The new rule has been added because workers felt being expected to respond to e-mails outside normal working hours was undermining the 35-hour policy and the principle that workers should be allowed an adequate break between each working day. One survey cited by The Australian found 39 percent of workers and 77 percent of managers currently access work e-mails outside of ordinary working hours.
The agreement covers both the tech and consulting industries, with the local equivalents of Facebook and Google included. Under the deal, both sides must change their behavior. Employees must switch off any work phones at 6pm and must not log in to any work accounts. Meanwhile bosses must not pressure employees to read or reply to messages outside of working hours.

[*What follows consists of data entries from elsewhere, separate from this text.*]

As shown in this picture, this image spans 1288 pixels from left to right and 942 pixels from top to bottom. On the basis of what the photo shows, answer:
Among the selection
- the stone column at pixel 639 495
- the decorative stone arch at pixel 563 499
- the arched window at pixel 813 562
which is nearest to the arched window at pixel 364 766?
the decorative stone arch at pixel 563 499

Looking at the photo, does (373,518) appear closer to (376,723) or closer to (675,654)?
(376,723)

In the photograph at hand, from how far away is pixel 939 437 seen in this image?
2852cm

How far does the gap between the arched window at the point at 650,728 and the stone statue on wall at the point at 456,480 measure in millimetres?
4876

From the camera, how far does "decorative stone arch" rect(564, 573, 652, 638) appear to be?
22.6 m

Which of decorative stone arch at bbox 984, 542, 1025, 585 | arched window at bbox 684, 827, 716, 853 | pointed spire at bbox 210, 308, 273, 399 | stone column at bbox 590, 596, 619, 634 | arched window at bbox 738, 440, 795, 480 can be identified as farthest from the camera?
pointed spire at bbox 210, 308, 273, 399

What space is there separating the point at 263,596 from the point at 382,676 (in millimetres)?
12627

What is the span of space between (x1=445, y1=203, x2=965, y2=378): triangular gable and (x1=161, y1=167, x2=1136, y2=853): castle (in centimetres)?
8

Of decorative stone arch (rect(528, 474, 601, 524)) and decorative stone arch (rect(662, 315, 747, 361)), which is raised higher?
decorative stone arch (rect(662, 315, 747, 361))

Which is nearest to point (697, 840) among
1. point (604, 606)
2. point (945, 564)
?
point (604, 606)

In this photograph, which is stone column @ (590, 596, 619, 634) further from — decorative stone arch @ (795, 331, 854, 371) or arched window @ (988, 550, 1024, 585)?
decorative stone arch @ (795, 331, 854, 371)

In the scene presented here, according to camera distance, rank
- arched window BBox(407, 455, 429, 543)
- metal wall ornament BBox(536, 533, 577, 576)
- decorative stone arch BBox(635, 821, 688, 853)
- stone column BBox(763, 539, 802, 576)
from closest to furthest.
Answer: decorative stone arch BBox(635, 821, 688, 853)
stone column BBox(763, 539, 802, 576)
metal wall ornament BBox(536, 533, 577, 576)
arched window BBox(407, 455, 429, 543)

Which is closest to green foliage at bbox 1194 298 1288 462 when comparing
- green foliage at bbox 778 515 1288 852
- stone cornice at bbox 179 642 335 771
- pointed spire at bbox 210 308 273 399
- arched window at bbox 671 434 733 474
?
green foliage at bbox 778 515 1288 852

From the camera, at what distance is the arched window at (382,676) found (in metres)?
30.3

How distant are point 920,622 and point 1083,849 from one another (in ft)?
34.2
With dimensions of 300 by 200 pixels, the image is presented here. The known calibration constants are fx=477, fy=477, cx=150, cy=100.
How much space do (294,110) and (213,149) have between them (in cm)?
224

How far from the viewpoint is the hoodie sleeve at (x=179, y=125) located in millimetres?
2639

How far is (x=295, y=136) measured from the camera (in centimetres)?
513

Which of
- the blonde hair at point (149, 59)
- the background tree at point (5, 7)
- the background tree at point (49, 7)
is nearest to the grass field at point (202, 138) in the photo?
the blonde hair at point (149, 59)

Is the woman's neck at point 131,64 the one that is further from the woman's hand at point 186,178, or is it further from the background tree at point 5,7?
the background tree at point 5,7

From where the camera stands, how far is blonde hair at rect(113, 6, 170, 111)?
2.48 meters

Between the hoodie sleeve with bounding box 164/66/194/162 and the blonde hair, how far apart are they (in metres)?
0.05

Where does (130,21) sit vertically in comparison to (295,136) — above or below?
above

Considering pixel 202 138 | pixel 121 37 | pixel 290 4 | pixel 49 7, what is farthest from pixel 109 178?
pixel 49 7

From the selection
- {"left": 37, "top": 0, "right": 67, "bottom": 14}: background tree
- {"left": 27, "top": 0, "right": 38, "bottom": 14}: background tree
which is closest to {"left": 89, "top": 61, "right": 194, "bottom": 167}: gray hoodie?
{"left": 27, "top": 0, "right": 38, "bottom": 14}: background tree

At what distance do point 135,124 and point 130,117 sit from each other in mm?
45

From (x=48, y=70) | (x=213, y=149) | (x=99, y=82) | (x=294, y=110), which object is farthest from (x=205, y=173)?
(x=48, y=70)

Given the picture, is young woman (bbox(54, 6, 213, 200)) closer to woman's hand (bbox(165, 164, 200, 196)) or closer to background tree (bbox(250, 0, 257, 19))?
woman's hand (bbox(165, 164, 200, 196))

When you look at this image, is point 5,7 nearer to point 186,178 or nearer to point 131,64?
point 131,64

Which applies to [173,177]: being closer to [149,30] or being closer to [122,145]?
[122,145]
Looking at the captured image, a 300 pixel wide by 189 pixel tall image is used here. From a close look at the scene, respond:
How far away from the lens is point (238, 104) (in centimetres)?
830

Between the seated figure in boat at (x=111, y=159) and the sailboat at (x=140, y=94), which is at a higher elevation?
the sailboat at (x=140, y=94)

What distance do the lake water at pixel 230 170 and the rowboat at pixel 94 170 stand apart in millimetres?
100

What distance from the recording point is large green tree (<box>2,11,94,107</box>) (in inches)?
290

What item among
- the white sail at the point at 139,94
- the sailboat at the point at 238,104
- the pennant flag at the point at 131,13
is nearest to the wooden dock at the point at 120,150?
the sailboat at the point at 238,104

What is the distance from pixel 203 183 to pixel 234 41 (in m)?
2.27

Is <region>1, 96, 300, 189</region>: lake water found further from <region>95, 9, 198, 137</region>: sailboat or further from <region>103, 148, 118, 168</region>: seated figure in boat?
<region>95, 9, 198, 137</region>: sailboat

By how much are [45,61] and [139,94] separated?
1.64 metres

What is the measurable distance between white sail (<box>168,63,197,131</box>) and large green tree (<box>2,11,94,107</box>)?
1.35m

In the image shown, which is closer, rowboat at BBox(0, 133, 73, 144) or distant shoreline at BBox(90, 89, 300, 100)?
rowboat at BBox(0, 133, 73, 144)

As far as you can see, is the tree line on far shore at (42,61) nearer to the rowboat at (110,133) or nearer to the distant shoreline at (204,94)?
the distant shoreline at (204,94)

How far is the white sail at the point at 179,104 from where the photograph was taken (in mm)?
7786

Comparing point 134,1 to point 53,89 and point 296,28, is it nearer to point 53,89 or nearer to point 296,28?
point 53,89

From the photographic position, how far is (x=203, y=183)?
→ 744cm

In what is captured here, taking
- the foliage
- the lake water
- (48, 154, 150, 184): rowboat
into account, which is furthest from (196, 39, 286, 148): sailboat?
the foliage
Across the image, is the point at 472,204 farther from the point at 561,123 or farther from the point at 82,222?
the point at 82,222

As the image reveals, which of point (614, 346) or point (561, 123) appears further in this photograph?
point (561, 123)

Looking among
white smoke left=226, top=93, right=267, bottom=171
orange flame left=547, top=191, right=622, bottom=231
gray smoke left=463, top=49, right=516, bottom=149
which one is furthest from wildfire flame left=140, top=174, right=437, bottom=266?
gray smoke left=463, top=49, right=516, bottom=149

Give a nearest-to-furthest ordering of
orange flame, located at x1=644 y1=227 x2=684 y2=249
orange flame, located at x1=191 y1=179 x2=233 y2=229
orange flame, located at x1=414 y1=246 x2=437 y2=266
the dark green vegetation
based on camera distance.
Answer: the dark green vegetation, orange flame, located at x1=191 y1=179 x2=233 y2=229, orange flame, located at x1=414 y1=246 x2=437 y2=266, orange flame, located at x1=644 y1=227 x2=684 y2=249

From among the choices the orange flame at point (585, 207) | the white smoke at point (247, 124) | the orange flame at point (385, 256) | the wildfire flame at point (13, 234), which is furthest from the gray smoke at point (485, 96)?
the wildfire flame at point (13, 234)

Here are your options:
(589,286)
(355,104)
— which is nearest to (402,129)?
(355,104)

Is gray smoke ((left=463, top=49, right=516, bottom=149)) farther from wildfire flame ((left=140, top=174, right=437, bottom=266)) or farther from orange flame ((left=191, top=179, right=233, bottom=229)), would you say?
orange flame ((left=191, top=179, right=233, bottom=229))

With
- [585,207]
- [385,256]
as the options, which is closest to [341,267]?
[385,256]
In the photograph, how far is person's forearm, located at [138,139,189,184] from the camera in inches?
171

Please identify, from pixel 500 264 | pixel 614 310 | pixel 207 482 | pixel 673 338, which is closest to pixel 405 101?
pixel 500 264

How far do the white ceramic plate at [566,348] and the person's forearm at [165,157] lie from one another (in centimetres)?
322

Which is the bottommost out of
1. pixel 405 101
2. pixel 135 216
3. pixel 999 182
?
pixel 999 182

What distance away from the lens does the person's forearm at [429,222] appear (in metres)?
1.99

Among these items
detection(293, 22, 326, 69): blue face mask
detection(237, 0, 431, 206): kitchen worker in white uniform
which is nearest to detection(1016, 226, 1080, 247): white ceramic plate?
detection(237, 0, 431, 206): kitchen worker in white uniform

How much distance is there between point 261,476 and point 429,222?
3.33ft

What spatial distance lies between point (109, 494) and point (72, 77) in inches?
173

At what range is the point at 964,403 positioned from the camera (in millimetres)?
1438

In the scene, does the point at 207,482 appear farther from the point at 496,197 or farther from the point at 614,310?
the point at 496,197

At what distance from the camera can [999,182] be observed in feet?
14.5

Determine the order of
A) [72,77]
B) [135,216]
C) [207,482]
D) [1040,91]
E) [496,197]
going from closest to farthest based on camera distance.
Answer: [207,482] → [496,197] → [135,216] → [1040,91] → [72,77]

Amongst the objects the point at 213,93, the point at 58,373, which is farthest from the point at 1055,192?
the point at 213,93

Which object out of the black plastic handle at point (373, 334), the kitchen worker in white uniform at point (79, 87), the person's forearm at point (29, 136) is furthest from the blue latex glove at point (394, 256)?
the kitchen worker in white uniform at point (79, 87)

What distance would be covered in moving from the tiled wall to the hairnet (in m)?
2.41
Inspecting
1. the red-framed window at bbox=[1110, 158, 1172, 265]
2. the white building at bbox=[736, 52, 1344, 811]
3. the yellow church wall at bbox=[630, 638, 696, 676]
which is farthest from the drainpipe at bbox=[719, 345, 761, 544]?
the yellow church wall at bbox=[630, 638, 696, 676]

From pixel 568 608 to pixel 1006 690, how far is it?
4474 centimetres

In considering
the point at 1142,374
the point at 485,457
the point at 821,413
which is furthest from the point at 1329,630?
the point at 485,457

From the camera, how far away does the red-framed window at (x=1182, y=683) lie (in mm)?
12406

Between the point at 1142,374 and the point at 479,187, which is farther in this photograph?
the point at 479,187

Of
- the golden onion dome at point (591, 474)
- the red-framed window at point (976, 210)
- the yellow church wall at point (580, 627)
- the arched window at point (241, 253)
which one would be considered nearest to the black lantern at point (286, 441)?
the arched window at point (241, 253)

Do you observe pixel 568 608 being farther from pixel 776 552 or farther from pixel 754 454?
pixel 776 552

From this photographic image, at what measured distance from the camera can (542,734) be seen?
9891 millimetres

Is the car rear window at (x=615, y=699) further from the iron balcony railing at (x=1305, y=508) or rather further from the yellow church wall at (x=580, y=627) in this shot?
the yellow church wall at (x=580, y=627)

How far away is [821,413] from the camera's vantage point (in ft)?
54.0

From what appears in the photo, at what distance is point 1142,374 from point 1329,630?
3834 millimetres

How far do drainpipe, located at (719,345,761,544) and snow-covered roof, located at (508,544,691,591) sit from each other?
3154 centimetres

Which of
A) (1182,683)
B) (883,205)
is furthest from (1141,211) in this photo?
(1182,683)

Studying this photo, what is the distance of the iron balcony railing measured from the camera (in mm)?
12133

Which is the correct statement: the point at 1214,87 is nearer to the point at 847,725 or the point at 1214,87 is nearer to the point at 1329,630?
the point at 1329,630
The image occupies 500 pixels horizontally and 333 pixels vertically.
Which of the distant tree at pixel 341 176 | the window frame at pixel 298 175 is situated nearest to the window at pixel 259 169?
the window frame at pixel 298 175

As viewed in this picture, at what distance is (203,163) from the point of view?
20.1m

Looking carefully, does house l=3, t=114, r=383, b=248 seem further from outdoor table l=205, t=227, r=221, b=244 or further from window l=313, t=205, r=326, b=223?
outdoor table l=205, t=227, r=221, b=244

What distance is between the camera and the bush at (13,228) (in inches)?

The 6pm deadline won’t apply in every case; this is simply the way it will work with most office set-ups. The precise wording is that every worker must have at least 11 consecutive hours break between working days, and it’s during these 11 hours that they cannot access work e-mails. A worker who starts at 9am could thus still have to respond to e-mail until 10pm at night, though this would count as working time towards their weekly 35-hour limit.
The agreement also refers to the rule applying only to cadres. This is a French military term that has a looser definition in the workplace but generally applies to somebody in a senior position and/or with a degree of responsibility and self-autonomy in carrying out their work.
Exactly how the rules will operate may develop over time. The deal allows for access to messages in exceptional circumstances but says the cutoff must be the norm.
It follows Volkswagen in Germany deciding it would configure its servers so that messages to employees were only delivered between half an hour before, and half an hour after, ordinary working hours.